Wednesday, October 29, 2008

What to do with those little scraps of yarn? Fiber fusion tutorial

I collect yarn because it’s beautiful, or unusual, or because I know it will work for a particular project. But what happens after you’ve made something and you have little pieces of yarn left over? I hate to throw anything away and so needed to come up with a creative way to use those nummy little bits of yarn.

I’m also an art quilter and a mixed media artist, so worked out a way use those little scraps to make free-motion felt.

Before we get to the tutorial, just a gentle reminder - this is an original tutorial, designed and written by myself. It's copyright and may not be copied or transferred without my direct permission.

Now that I've gotten that out of the way - let's get to the fun stuff!

I usually start with a piece of fabric that has heavyweight interfacing fused to the back. You can also use a heavyweight water-soluble stabilizer as well, if you want a lacier finished project. I’ve used a 100% cotton batik print for this project:
I’ve selected a blend of yarns and have pulled them apart to show the detail a little better:

There’s mohair, metallic yarns and a couple different types of novelty yarn in here. The next step is to spread them over the fabric until you like the arrangement. You can also add scraps of fabric, plastic, silk or roving - be creative! As long as it can go through a sewing machine and can be washed - you can use it.

Like how it looks? Good! We now have to pin a lightweight water-soluble stablizer to the top of the fabric/yarn sandwich:

It’s better to use too many pins than too few and have yarn falling out!

Before you begin, drop the feed dogs on your sewing machine and switch to a free-motion foot (if you have one)

I usually use a thread that matches the fabric in the bobbin and a contrast thread for the top. Play around with different colors and see how it changes the look of the piece.

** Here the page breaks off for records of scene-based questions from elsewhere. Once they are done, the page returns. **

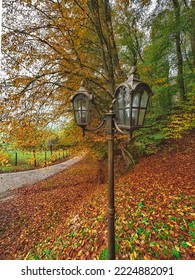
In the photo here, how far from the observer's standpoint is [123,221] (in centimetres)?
233

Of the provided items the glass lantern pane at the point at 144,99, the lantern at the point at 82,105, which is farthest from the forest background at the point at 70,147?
the lantern at the point at 82,105

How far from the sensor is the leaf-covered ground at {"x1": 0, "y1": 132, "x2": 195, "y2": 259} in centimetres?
186

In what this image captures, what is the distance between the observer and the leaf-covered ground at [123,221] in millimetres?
1855

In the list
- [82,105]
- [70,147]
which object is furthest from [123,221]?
[70,147]

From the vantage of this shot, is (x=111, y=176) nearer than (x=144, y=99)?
No

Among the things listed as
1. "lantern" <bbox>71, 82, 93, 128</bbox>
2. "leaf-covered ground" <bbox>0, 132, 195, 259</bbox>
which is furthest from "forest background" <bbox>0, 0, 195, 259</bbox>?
"lantern" <bbox>71, 82, 93, 128</bbox>

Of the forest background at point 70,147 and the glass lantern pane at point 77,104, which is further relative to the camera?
the forest background at point 70,147

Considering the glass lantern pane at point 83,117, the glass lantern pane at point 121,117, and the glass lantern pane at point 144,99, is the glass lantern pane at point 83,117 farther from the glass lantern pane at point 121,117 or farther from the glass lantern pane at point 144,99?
the glass lantern pane at point 144,99

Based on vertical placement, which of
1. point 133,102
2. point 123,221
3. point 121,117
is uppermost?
point 133,102

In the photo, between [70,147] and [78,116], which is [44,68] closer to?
[70,147]

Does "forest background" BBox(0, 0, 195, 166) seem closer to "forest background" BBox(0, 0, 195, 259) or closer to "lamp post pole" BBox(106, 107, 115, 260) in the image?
"forest background" BBox(0, 0, 195, 259)
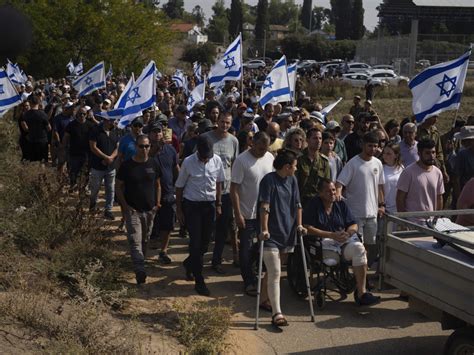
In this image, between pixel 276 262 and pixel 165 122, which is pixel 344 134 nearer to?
pixel 165 122

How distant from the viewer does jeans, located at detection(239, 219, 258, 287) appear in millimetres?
7738

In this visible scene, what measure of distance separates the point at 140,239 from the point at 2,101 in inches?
212

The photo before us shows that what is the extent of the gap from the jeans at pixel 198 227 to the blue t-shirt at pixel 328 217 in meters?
1.11

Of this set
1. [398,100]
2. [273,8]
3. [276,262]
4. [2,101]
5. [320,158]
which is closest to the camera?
[276,262]

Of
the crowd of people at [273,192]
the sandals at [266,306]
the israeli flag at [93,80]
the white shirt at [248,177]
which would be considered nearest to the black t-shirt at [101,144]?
the crowd of people at [273,192]

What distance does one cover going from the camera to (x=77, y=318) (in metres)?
5.86

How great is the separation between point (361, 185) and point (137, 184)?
253 centimetres

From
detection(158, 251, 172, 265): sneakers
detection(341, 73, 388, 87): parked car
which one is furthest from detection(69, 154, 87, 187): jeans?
detection(341, 73, 388, 87): parked car

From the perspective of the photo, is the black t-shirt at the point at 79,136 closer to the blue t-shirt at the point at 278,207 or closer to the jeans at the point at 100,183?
the jeans at the point at 100,183

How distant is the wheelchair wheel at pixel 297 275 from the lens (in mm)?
7621

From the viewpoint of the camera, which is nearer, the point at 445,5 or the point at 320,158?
the point at 320,158

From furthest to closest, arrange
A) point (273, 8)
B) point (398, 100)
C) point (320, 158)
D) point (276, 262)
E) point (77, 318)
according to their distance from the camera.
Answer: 1. point (273, 8)
2. point (398, 100)
3. point (320, 158)
4. point (276, 262)
5. point (77, 318)

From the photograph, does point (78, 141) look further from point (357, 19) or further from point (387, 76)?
point (357, 19)

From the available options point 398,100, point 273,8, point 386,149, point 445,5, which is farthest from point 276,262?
point 273,8
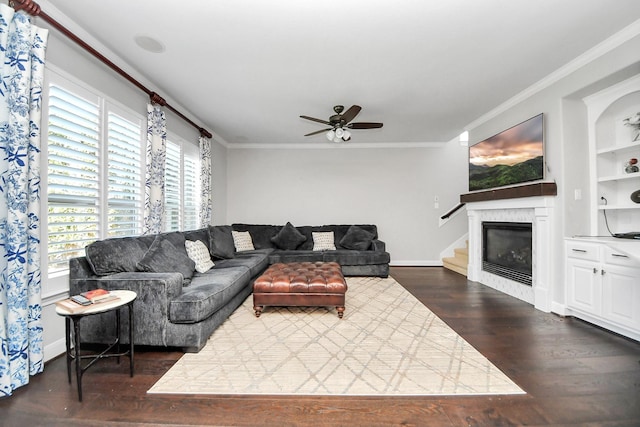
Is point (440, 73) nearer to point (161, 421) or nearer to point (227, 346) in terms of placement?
point (227, 346)

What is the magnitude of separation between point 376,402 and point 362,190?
4.77 m

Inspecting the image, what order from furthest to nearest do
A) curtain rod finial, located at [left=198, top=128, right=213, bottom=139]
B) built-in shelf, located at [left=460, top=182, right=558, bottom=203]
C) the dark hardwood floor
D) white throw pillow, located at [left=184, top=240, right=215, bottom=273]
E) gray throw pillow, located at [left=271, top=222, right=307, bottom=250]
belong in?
gray throw pillow, located at [left=271, top=222, right=307, bottom=250]
curtain rod finial, located at [left=198, top=128, right=213, bottom=139]
white throw pillow, located at [left=184, top=240, right=215, bottom=273]
built-in shelf, located at [left=460, top=182, right=558, bottom=203]
the dark hardwood floor

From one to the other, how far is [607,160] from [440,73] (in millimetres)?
2146

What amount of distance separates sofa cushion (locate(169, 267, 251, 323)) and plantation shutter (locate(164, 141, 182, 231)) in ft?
4.47

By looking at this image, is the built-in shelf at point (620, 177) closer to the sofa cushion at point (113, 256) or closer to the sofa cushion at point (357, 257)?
the sofa cushion at point (357, 257)

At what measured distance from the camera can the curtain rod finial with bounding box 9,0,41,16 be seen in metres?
1.81

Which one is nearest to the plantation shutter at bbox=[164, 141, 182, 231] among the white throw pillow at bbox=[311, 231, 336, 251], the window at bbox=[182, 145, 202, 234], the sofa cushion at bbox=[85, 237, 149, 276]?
the window at bbox=[182, 145, 202, 234]

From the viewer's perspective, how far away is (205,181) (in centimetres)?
474

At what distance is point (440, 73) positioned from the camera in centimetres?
302

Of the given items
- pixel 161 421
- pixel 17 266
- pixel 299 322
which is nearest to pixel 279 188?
pixel 299 322

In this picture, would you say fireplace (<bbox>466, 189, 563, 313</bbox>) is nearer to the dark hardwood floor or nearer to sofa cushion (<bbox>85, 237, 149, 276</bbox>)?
the dark hardwood floor

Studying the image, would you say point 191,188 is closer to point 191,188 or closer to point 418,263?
point 191,188

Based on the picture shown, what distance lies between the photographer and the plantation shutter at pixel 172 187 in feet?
12.6

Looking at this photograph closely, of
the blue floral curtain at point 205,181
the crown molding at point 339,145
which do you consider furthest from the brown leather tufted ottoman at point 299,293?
the crown molding at point 339,145
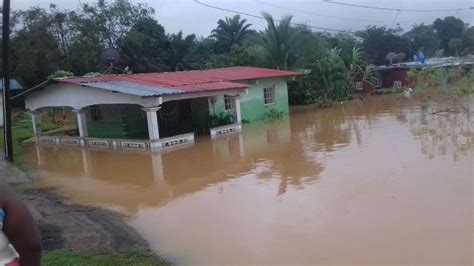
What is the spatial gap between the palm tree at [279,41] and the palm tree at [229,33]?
73.0 ft

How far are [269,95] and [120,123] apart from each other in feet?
26.7

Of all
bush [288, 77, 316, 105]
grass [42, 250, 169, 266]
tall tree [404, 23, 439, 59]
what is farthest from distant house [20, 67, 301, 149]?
tall tree [404, 23, 439, 59]

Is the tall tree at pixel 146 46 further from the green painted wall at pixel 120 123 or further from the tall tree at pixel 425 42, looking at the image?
the tall tree at pixel 425 42

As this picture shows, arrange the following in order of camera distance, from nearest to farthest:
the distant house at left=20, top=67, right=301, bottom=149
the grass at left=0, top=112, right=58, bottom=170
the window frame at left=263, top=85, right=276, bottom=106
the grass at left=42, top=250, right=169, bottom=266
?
the grass at left=42, top=250, right=169, bottom=266, the distant house at left=20, top=67, right=301, bottom=149, the grass at left=0, top=112, right=58, bottom=170, the window frame at left=263, top=85, right=276, bottom=106

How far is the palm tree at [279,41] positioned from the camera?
27.8 m

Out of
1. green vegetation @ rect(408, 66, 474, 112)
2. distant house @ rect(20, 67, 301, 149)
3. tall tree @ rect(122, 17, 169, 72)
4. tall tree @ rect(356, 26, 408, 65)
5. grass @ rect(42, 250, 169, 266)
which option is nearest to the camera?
grass @ rect(42, 250, 169, 266)

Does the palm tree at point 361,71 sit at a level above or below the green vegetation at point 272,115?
above

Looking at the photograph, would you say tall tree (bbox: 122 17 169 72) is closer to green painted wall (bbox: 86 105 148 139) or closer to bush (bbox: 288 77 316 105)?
bush (bbox: 288 77 316 105)

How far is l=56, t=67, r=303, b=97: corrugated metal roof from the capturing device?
16.1 m

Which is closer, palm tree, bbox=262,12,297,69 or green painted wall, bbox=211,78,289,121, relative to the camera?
green painted wall, bbox=211,78,289,121

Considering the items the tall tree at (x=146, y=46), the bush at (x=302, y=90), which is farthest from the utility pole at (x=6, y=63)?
the tall tree at (x=146, y=46)

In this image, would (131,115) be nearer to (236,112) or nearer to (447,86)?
(236,112)

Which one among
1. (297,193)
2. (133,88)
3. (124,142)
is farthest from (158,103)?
(297,193)

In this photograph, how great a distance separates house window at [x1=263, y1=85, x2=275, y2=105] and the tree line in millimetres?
4448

Start stitching in loose circles or squiggles, we’re not trying to be really accurate, just to make sure the yarn is securely attached to the fabric. Pull out the pins as you work across the fabric, it can trash your machine if you sew over a pin! After you’ve covered the fabric uniformly, try using a different color thread. I’ve used three different threads for the sample project, and have used many more depending on the effect I want. You can see how densely the fabric has been covered by stitches, it’s very important to do this, otherwise the yarn will just pull away from the fabric!

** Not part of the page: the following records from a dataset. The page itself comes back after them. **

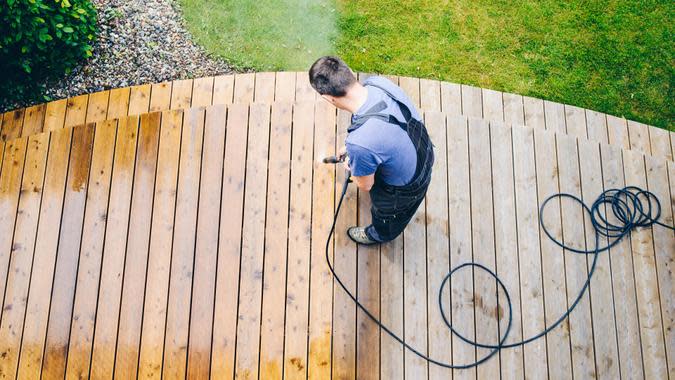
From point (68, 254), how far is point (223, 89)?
1.56 m

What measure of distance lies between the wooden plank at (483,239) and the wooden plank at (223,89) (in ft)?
5.80

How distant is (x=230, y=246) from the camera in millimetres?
3381

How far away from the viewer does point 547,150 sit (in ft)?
12.0

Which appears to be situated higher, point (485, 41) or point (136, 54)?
point (485, 41)

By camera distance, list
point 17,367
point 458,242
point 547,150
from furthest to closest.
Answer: point 547,150
point 458,242
point 17,367

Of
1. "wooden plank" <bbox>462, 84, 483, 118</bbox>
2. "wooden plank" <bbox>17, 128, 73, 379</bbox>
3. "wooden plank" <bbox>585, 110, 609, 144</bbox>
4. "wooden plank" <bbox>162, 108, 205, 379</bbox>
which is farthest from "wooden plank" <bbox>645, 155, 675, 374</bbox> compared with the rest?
"wooden plank" <bbox>17, 128, 73, 379</bbox>

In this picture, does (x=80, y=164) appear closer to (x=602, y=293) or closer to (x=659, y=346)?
A: (x=602, y=293)

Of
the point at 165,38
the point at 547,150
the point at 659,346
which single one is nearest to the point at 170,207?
the point at 165,38

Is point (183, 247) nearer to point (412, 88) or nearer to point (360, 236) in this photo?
point (360, 236)

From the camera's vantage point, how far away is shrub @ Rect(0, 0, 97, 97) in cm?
360

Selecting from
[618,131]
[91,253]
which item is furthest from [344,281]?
[618,131]

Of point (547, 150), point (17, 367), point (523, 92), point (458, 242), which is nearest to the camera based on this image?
point (17, 367)

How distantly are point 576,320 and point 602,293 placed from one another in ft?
0.85

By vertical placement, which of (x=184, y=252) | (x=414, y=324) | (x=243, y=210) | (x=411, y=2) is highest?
(x=411, y=2)
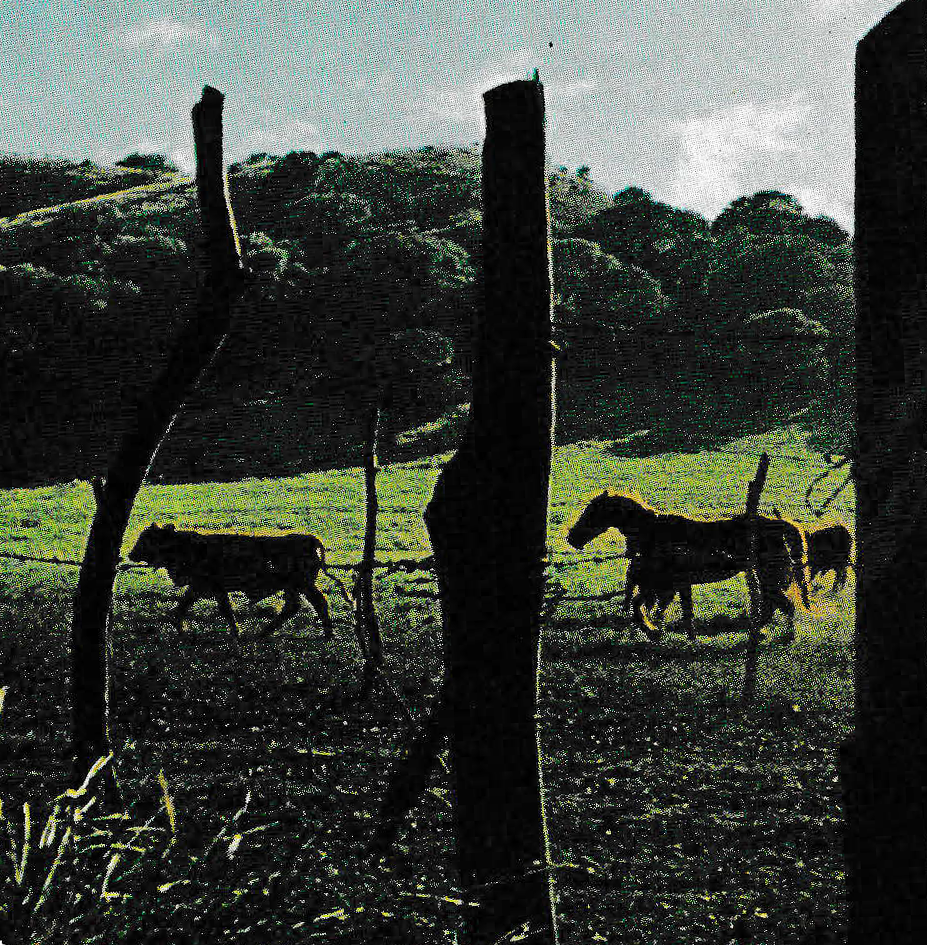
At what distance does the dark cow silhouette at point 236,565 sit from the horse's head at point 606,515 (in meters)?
3.11

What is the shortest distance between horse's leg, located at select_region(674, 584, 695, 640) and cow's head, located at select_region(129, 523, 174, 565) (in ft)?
20.1

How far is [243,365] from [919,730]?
2919cm

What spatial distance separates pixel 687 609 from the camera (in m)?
9.84

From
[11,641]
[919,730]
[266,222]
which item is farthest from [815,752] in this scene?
[266,222]

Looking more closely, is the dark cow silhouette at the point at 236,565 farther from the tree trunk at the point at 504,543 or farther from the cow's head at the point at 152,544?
the tree trunk at the point at 504,543

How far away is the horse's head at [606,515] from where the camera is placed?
32.7 feet

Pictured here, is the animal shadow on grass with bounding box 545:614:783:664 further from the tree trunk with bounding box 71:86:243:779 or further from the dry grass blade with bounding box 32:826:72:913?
the dry grass blade with bounding box 32:826:72:913

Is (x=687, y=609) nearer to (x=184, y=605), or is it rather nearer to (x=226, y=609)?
(x=226, y=609)

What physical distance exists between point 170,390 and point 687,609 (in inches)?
266

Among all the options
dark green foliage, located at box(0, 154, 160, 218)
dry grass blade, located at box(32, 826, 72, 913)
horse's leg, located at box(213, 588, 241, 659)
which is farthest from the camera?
dark green foliage, located at box(0, 154, 160, 218)

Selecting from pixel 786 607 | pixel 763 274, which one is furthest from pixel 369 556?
pixel 763 274

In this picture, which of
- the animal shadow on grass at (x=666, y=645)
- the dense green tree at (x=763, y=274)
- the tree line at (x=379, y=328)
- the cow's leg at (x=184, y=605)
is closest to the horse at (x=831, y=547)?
the animal shadow on grass at (x=666, y=645)

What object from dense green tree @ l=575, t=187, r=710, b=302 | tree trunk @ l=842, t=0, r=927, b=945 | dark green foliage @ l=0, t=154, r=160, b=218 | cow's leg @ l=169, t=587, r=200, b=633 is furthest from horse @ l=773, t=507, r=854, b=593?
dark green foliage @ l=0, t=154, r=160, b=218

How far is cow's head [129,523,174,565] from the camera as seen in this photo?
39.0ft
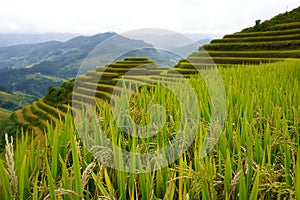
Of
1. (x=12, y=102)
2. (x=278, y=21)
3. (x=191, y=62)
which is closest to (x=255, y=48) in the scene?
(x=191, y=62)

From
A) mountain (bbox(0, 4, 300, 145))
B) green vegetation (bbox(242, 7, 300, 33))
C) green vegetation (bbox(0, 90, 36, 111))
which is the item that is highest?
green vegetation (bbox(242, 7, 300, 33))

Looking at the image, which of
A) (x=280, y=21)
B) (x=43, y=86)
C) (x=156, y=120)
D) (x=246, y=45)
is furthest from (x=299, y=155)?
(x=43, y=86)

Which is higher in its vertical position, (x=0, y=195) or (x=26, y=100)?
(x=0, y=195)

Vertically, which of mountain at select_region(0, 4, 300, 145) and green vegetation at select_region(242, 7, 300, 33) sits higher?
green vegetation at select_region(242, 7, 300, 33)

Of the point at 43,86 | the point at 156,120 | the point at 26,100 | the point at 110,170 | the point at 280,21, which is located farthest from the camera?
the point at 43,86

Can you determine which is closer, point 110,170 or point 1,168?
point 1,168

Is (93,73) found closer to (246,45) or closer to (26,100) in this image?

The next step is to wash out the water-soluble stabilizer using warm water (it’s not neccessary to use soap) Make sure the stabilizer is completely washed out. Place the fabric face down on a towel and use an iron, set to an appropriate temperature for your yarn & fabric, to dry & flatten the fabric:

Now it's time to embellish! I used a fine ribbon yarn in my bobbin to stitch the large flower, and silk sari yarn for the smaller flowers. The largest flower also has a metallic yarn in the middle of the petals. I couched the sari yarn using a zig-zag stitch:

I’m planning on using this piece on an art quilt, but you can use this same technique for clothes, jewelry, accessories… or anything you want! The sky is the limit for this technique, as long as it can go through a sewing machine and warm water, you can use it.

Here's the finished piece:

tutorial & all images are copyright C Findlay-Harder


  1. Nice tutorial, easy to follow. I have a large stash of yarns, and may need to give this a try. Thanks for sharing it.

  2. Thanks Chris - I'm glad you liked the tutorial :-)

  3. How peculiar, what a great idea, I have so many scraps and stuff in a big box, I'm going to try this sometime :-)

  4. How clever ... and pretty ... and you make it sound so easy. Thank you!